Across the street from the Capitol Building is the City Museum which sports, on its front lawn, a modern totem pole on a very contemporary topic: Harnessing of the Atom. It was carved by Amos Wallace in 1967 out of western red cedar. Using the interpretive skills we gained from our guide in Hoonah, we were able to note that the four figures, read from top to bottom, displayed a bald eagle, a Russian priest, a man and sun and a raven. The neighboring plaque explained the symbolism. The eagle represents the US which purchased Alaska from Russia. The priest signifies both Christianity and the Russian influence on Alaska. The third figure is man harnessing the power of the sun. The raven supports the entire totem, as Alaskan lore has it a raven released the power of the sun, moon and stars for mankind.

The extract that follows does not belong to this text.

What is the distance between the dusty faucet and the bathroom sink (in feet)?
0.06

The new campus for Sealaska, an Alaskan Native corporation of Tlingit, Haida and Tsimshian people, is just a short walk from the capitol. It is decorated with totem-like pillars. Inside is an art-and-gift shop in which we found a small replica of a totem pole to take home.
Each day of our Alaska sojourn topped the day before. The weather was unbelievably bright, clear and sunny and the sights became more and more amazing. The next and final day of our cruise in Alaskan waters was the most amazing of the entire experience - a cruise up the 30 mile long Tracy Arm Fjord to the face of the Sawyer Glacier.
It began with relatively little ice in the water as we approached the wide entrance to the fjord, but the ice clumps became more numerous as we got closer to the towering walls of the the Tracy Arm.
We concentrated on the parade of waterfalls on either side of the ship, not paying that much attention to the increasing size and number of floating ice chunks.
The farther up the fjord we went, however, the more prominent the ice became.
Our ship slowed to a crawl as the captain sought paths through the ice while coping with treacherous winds bouncing between the walls on either side of the fjord. Soon, however, the ice was filling all paths forward and the ship had to stop.
We transferred to a smaller boat to try to get closer to the face of the glacier.
Suddenly, there it was! Some 200 feet high and filling the gorge it had carved out of solid rock since the last ice age, the Sawyer Glacier.
Feeling a supreme sense of satisfaction, we reversed course and headed away leaving the glacier behind us.